What to do >> Each line of the data should be transcribed exactly as given.

Record extracts >>
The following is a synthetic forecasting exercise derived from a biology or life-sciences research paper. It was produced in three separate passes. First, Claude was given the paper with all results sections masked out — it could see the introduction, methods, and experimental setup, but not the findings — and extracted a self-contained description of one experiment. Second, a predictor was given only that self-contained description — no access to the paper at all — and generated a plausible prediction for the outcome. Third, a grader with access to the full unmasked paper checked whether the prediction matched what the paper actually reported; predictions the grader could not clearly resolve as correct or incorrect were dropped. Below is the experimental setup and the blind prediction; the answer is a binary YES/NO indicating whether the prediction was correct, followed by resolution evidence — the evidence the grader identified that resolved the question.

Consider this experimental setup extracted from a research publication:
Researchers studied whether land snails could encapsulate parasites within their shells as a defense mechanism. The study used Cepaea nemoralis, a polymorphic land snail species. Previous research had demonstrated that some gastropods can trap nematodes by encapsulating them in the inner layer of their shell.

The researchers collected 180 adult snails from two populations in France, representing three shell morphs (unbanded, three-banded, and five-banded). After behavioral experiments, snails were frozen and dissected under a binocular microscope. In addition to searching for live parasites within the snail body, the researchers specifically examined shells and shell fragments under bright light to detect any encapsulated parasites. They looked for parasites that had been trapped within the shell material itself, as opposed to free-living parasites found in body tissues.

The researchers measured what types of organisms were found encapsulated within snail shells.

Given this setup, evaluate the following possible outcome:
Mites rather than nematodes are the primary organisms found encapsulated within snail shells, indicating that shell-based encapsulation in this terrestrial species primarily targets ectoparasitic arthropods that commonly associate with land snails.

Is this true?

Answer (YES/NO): NO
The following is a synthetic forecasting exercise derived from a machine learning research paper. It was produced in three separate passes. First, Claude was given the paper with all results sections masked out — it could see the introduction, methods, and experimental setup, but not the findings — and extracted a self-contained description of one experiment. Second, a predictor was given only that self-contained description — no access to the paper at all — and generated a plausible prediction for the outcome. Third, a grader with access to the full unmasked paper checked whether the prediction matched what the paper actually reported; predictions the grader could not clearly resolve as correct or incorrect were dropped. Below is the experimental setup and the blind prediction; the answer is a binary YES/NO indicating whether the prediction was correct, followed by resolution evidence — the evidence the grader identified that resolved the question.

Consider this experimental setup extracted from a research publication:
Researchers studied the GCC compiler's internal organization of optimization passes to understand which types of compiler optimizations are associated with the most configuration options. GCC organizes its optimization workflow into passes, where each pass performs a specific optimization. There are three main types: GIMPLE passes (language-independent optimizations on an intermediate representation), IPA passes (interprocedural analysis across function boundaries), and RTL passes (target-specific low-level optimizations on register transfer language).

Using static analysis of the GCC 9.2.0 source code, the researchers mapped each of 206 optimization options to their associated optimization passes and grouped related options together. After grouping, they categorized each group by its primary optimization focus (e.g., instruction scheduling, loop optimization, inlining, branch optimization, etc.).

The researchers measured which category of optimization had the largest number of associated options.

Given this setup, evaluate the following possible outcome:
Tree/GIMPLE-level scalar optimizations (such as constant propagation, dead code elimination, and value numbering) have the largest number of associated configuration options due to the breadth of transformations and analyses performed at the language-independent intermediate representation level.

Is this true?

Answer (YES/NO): NO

Expected answer >>
The following is a synthetic forecasting exercise derived from a biology or life-sciences research paper. It was produced in three separate passes. First, Claude was given the paper with all results sections masked out — it could see the introduction, methods, and experimental setup, but not the findings — and extracted a self-contained description of one experiment. Second, a predictor was given only that self-contained description — no access to the paper at all — and generated a plausible prediction for the outcome. Third, a grader with access to the full unmasked paper checked whether the prediction matched what the paper actually reported; predictions the grader could not clearly resolve as correct or incorrect were dropped. Below is the experimental setup and the blind prediction; the answer is a binary YES/NO indicating whether the prediction was correct, followed by resolution evidence — the evidence the grader identified that resolved the question.

Consider this experimental setup extracted from a research publication:
Researchers studied whether land snails could encapsulate parasites within their shells as a defense mechanism. The study used Cepaea nemoralis, a polymorphic land snail species. Previous research had demonstrated that some gastropods can trap nematodes by encapsulating them in the inner layer of their shell.

The researchers collected 180 adult snails from two populations in France, representing three shell morphs (unbanded, three-banded, and five-banded). After behavioral experiments, snails were frozen and dissected under a binocular microscope. In addition to searching for live parasites within the snail body, the researchers specifically examined shells and shell fragments under bright light to detect any encapsulated parasites. They looked for parasites that had been trapped within the shell material itself, as opposed to free-living parasites found in body tissues.

The researchers measured what types of organisms were found encapsulated within snail shells.

Given this setup, evaluate the following possible outcome:
Mites rather than nematodes are the primary organisms found encapsulated within snail shells, indicating that shell-based encapsulation in this terrestrial species primarily targets ectoparasitic arthropods that commonly associate with land snails.

Is this true?

Answer (YES/NO): NO
The following is a synthetic forecasting exercise derived from a machine learning research paper. It was produced in three separate passes. First, Claude was given the paper with all results sections masked out — it could see the introduction, methods, and experimental setup, but not the findings — and extracted a self-contained description of one experiment. Second, a predictor was given only that self-contained description — no access to the paper at all — and generated a plausible prediction for the outcome. Third, a grader with access to the full unmasked paper checked whether the prediction matched what the paper actually reported; predictions the grader could not clearly resolve as correct or incorrect were dropped. Below is the experimental setup and the blind prediction; the answer is a binary YES/NO indicating whether the prediction was correct, followed by resolution evidence — the evidence the grader identified that resolved the question.

Consider this experimental setup extracted from a research publication:
Researchers studied the GCC compiler's internal organization of optimization passes to understand which types of compiler optimizations are associated with the most configuration options. GCC organizes its optimization workflow into passes, where each pass performs a specific optimization. There are three main types: GIMPLE passes (language-independent optimizations on an intermediate representation), IPA passes (interprocedural analysis across function boundaries), and RTL passes (target-specific low-level optimizations on register transfer language).

Using static analysis of the GCC 9.2.0 source code, the researchers mapped each of 206 optimization options to their associated optimization passes and grouped related options together. After grouping, they categorized each group by its primary optimization focus (e.g., instruction scheduling, loop optimization, inlining, branch optimization, etc.).

The researchers measured which category of optimization had the largest number of associated options.

Given this setup, evaluate the following possible outcome:
Tree/GIMPLE-level scalar optimizations (such as constant propagation, dead code elimination, and value numbering) have the largest number of associated configuration options due to the breadth of transformations and analyses performed at the language-independent intermediate representation level.

Is this true?

Answer (YES/NO): NO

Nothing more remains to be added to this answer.